Text block:

══════════

320 F. Supp. 3d 722
D. Maryland2018Background
- Maryland filed a §126(b) petition (Nov. 26, 2016) asking EPA to find 36 upwind EGUs in five states were significantly contributing to Maryland’s nonattainment of the 2008 ozone NAAQS.
- EPA (and Administrator Pruitt) granted itself a six‑month extension under 42 U.S.C. §7607(d)(10) but failed to hold a public hearing or take final action by the extended deadline.
- Maryland and several environmental organizations sued under the CAA citizen‑suit provision, alleging EPA failed to perform a nondiscretionary duty to grant or deny the §126(b) petition within the statutory timeframe.
- Defendants conceded liability (failure to act) but sought an extended schedule (until Dec. 31, 2018) to take final action, citing technical complexity, internal procedures, and resource constraints.
- EPA submitted a declaration outlining its proposed multi‑step process (modeling, policy determinations, proposed Federal Register notice, hearing, comment, final action); plaintiffs submitted expert evidence disputing the necessity of the full delay.
- The Court found EPA violated a nondiscretionary statutory duty and exercised equitable power to set a shorter, enforceable deadline: final action (grant or deny) on Maryland’s petition by Sept. 15, 2018.

══════════

Actions to take:
1: From the case summary, list the steps of the multi-step process that EPA's declaration proposed.
2: By what date does the case summary say the Court ordered EPA to take final action on Maryland's petition?

══════════

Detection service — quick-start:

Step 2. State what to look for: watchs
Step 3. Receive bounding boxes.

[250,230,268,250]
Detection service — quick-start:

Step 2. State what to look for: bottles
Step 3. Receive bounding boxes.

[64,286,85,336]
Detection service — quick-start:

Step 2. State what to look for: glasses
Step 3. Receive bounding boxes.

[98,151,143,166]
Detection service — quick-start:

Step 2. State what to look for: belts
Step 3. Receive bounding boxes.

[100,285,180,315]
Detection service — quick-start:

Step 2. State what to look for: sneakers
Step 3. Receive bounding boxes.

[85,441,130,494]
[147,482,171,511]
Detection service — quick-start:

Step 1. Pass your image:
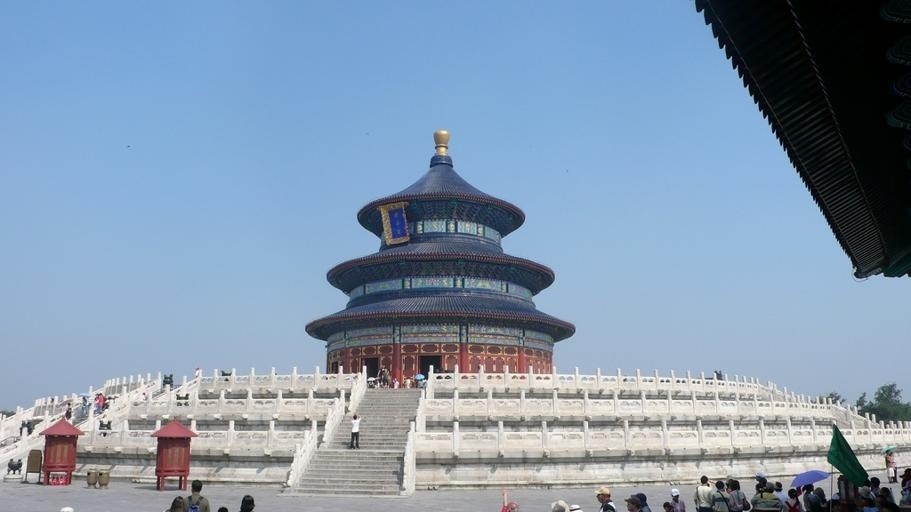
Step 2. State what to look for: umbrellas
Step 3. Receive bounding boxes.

[880,445,897,453]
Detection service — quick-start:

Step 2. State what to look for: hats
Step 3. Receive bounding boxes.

[672,488,680,496]
[632,493,647,501]
[625,497,642,505]
[552,500,570,512]
[596,486,610,495]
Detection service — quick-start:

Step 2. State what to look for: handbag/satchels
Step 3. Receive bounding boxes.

[743,500,750,511]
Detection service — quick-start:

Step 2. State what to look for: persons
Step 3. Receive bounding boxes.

[65,392,105,425]
[368,365,426,389]
[164,480,256,512]
[503,487,518,512]
[594,487,685,512]
[349,414,362,449]
[551,500,583,512]
[831,450,910,512]
[694,472,831,512]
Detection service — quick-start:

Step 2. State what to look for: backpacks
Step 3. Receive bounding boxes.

[188,495,204,512]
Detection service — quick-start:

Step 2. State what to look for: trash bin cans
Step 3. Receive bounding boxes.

[86,470,98,489]
[98,471,110,489]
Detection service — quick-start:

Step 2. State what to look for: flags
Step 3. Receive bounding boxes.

[827,425,869,487]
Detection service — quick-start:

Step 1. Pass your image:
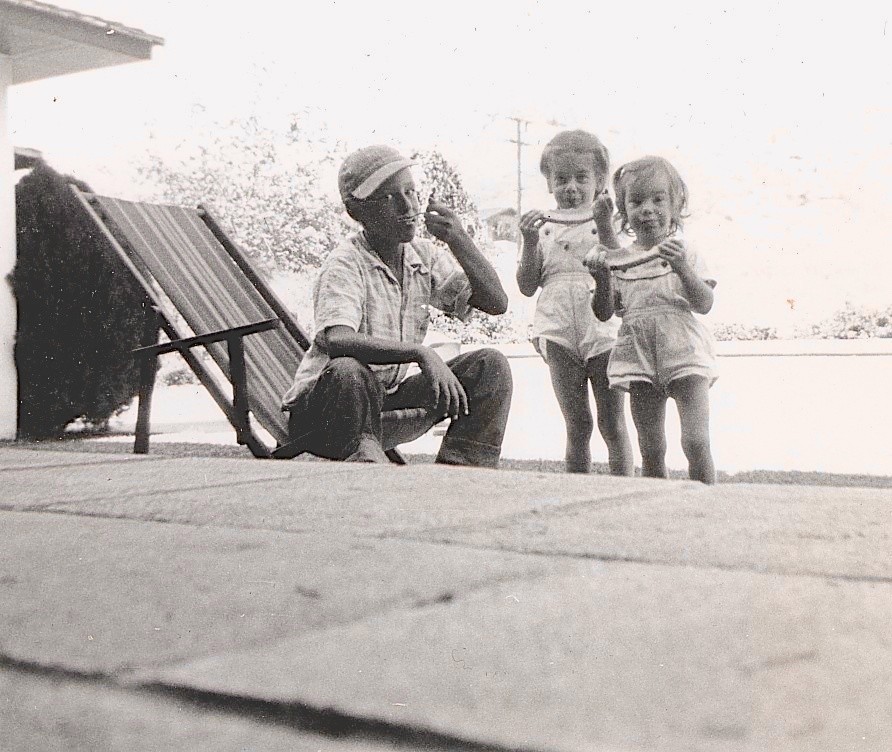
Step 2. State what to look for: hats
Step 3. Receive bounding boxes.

[337,145,419,204]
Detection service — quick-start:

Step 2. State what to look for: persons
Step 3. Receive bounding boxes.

[516,129,634,477]
[583,156,717,487]
[280,144,513,469]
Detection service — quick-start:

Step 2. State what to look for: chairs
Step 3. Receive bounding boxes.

[65,184,452,466]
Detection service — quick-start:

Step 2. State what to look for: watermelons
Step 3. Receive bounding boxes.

══════════

Correct answers:
1: modeling, policy determinations, proposed Federal Register notice, hearing, comment, final action

2: Sept. 15, 2018